# Start of Text shown

Ready, Get Self, Go!

China’s younger generation discovers the identity crisis.

Also in Slate, Andrew Nathan reviews The Man on Mao’s Right: From Harvard Yard to Tiananmen Square, My Life Inside China’s Foreign Ministry, Minxin Pei reviews Out of Mao’s Shadow: The Struggle for the Soul of a New China, and Nicholas Day takes on Beyond the Great Wall: Recipes and Travels in the Other China.

“My youth began when I was twenty-one. At least, that’s when I decided it began. That was when I started to think that all those shiny things in life—some of them might possibly be for me.” These opening sentences of Twenty Fragments of a Ravenous Youth, a semiautobiographical novel by one of China’s young expatriate stars, 35-year-old filmmaker and writer Xiaolu Guo, have the sound of a generational mantra. Ask pianist Lang Lang, the 26-year-old virtuoso who will be performing at the Olympic opening ceremony on Friday and who has produced a ghost-written memoir (two, actually: a young-adult version and another for grown-ups) timed for the occasion. He, too, has lately been making up for a lost childhood. Chief among the youthful indulgences he and Guo’s narrator, Fenfang, tardily seize on is one that an older Chinese generation doesn’t begin to grasp: the thrilling pursuit of self-discovery.

# End of Text shown
# Start of Record extracts

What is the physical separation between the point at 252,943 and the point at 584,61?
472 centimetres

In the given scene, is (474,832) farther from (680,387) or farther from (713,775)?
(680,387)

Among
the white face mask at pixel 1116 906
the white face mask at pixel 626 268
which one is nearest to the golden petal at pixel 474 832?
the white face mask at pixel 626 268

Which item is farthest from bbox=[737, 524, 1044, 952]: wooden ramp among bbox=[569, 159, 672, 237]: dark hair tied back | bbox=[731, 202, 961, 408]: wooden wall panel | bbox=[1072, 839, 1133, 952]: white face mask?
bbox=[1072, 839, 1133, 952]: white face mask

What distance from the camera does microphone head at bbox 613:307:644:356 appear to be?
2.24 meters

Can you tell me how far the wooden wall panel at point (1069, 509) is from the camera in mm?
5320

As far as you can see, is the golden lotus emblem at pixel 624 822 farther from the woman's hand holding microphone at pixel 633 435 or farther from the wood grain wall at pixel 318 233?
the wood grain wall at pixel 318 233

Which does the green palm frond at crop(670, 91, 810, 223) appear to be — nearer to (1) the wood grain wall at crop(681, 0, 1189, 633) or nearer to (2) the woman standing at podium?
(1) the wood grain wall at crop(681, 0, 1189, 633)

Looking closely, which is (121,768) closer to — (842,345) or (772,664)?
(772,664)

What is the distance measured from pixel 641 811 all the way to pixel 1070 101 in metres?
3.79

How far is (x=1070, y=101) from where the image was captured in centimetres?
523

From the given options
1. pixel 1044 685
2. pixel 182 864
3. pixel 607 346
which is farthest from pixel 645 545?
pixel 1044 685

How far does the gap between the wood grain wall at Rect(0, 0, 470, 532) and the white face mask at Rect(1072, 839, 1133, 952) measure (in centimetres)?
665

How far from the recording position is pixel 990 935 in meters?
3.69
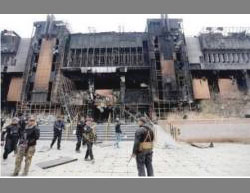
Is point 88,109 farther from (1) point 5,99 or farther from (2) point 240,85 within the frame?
(2) point 240,85

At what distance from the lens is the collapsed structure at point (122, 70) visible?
27094 mm

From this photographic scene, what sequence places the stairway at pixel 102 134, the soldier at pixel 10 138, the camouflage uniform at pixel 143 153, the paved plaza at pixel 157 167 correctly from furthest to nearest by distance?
the stairway at pixel 102 134 → the soldier at pixel 10 138 → the paved plaza at pixel 157 167 → the camouflage uniform at pixel 143 153

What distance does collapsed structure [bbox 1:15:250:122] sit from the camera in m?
27.1

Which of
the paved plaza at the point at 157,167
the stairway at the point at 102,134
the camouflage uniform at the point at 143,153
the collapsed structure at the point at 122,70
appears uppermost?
the collapsed structure at the point at 122,70

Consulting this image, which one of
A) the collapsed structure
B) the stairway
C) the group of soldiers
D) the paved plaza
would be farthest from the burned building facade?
the group of soldiers

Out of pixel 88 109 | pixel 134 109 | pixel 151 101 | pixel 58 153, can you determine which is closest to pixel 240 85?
pixel 151 101

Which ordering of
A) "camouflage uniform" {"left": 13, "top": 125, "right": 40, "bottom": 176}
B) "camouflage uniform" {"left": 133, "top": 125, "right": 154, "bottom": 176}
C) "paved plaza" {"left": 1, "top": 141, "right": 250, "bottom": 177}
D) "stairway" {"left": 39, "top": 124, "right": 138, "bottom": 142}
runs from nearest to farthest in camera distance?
"camouflage uniform" {"left": 133, "top": 125, "right": 154, "bottom": 176}, "camouflage uniform" {"left": 13, "top": 125, "right": 40, "bottom": 176}, "paved plaza" {"left": 1, "top": 141, "right": 250, "bottom": 177}, "stairway" {"left": 39, "top": 124, "right": 138, "bottom": 142}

# End of Record extracts

Instruction 1: In the spatial relationship records, repeat the stretch from the line containing "Out of pixel" through the end of the records, swapping "closest" for "nearest" and leaving everything else the same.
Instruction 2: Extend the piece on China's younger generation and self-discovery, picking up after its last sentence.

Written reply 1:
Out of pixel 88 109 | pixel 134 109 | pixel 151 101 | pixel 58 153, can you determine which is nearest to pixel 240 85?
pixel 151 101

Which ordering of
A) "camouflage uniform" {"left": 13, "top": 125, "right": 40, "bottom": 176}
B) "camouflage uniform" {"left": 133, "top": 125, "right": 154, "bottom": 176}
C) "paved plaza" {"left": 1, "top": 141, "right": 250, "bottom": 177}
D) "stairway" {"left": 39, "top": 124, "right": 138, "bottom": 142}
runs from nearest to farthest in camera distance?
"camouflage uniform" {"left": 133, "top": 125, "right": 154, "bottom": 176}, "camouflage uniform" {"left": 13, "top": 125, "right": 40, "bottom": 176}, "paved plaza" {"left": 1, "top": 141, "right": 250, "bottom": 177}, "stairway" {"left": 39, "top": 124, "right": 138, "bottom": 142}

Written reply 2:
It is, of course, one of the West’s favorite sports, and Xiaolu Guo and Lang Lang have rightly gauged the Olympic season to be an ideal moment to showcase the struggles of Chinese neophytes in this nationally unfamiliar endeavor. The coming-of-age marathon, you could call it. Life coaches might draw a common lesson from the experiences described in these very different books: The belatedly liberated self, primed by years of precociously mature discipline, just might leave the rest of us in the dust. Westerners, watch out!

“We don’t have much the individuality concept in China.” So explains Z, the narrator of Guo’s previous novel, A Concise Chinese-English Dictionary for Lovers(2007), who is learning English as she writes—and who shares Fenfang’s predicament: They are both young peasant women determined, in a global era, to escape the grinding confines of communal village life. Their goal in the big city is to explore that disorienting individuality concept. For Z, sent to London to learn English to help her parents’ burgeoning shoemaking business back home, the most challenging lesson of all is figuring out what she and the British man she quickly moves in with each mean when they “use the word ‘self,’ ” a novelty for her. In Twenty Fragments (which Guo wrote a decade ago in Chinese and recently decided to recast in English), Fenfang has escaped the sweet-potato fields to seek her fortune in Beijing’s TV-and-film industry. She veers wildly in her quest to define a more distinctive role for herself than Extra No. 6787, the identity stamped on her form by the employment office.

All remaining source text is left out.